>>>>
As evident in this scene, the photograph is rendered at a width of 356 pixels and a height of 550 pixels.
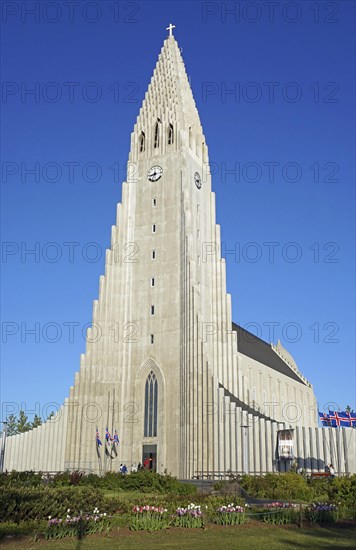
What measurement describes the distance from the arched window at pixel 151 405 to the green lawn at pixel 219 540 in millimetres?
33912

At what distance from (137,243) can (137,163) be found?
9321mm

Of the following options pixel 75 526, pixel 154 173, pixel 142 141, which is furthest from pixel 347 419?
pixel 75 526

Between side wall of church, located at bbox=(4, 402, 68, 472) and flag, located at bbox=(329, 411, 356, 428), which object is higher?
flag, located at bbox=(329, 411, 356, 428)

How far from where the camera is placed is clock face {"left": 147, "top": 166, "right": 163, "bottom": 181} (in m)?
58.5

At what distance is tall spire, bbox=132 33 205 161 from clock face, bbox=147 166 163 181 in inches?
173

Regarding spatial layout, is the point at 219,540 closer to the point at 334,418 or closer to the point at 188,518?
the point at 188,518

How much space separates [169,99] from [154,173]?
887cm

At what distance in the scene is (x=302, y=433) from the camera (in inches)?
1665

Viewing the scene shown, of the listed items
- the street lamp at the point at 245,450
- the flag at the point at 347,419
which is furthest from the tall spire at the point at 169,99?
the flag at the point at 347,419

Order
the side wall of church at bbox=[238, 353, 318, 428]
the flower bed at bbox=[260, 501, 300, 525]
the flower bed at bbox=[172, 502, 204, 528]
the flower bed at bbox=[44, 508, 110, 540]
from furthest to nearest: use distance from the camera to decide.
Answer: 1. the side wall of church at bbox=[238, 353, 318, 428]
2. the flower bed at bbox=[260, 501, 300, 525]
3. the flower bed at bbox=[172, 502, 204, 528]
4. the flower bed at bbox=[44, 508, 110, 540]

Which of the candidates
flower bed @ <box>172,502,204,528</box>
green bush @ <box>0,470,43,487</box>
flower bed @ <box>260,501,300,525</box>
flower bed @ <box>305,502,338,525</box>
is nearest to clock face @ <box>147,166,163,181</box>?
green bush @ <box>0,470,43,487</box>

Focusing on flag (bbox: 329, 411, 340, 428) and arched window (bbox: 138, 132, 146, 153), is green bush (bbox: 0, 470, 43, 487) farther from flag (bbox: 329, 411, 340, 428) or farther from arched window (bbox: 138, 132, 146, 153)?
arched window (bbox: 138, 132, 146, 153)

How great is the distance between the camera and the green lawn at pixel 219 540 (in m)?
14.4

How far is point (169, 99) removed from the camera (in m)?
61.5
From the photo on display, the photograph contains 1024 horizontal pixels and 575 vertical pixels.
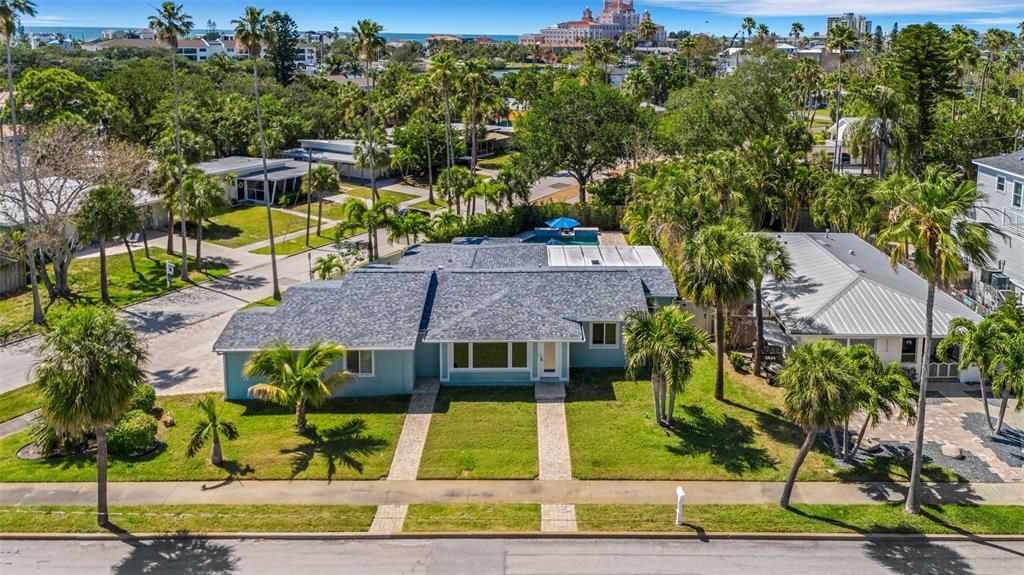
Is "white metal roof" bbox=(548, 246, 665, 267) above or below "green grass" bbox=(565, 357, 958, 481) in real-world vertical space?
above

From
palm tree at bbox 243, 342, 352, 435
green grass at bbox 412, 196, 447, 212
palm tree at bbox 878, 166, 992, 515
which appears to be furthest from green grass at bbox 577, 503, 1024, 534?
green grass at bbox 412, 196, 447, 212

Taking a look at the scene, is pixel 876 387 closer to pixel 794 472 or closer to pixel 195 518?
pixel 794 472

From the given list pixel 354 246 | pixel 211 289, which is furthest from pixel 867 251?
pixel 211 289

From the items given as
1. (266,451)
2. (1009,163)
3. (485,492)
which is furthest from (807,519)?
(1009,163)

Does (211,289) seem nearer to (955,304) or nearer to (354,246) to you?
(354,246)

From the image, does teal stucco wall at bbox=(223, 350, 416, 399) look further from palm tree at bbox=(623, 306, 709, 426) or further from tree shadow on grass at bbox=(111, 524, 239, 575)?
tree shadow on grass at bbox=(111, 524, 239, 575)

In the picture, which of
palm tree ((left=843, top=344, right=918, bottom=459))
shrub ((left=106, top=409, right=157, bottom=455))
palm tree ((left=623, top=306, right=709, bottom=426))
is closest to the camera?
palm tree ((left=843, top=344, right=918, bottom=459))

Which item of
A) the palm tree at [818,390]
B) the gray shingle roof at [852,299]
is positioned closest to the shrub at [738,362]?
the gray shingle roof at [852,299]

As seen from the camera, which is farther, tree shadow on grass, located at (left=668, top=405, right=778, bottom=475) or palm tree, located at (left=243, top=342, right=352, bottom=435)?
palm tree, located at (left=243, top=342, right=352, bottom=435)
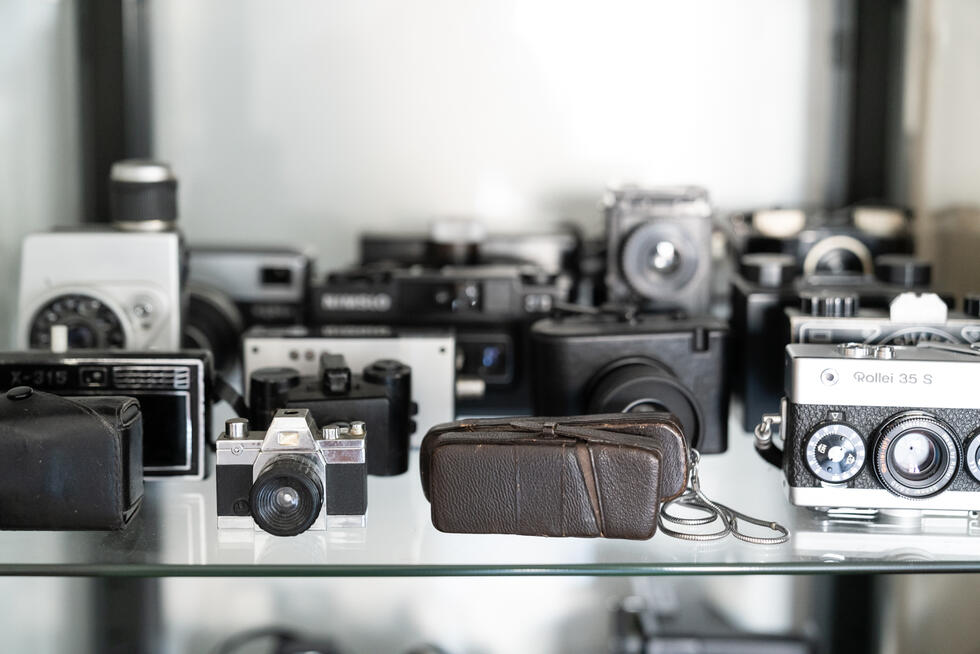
<<<<
▸ **Brief**: Locate every line in the items above that contains the word "look" and copy each of those lines in full.

▸ **Full response**:
Taking a look at the scene, is pixel 876 387 closer to pixel 794 472 or closer to pixel 195 518?
From the image, does teal stucco wall at bbox=(223, 350, 416, 399) look further from palm tree at bbox=(623, 306, 709, 426) or further from tree shadow on grass at bbox=(111, 524, 239, 575)?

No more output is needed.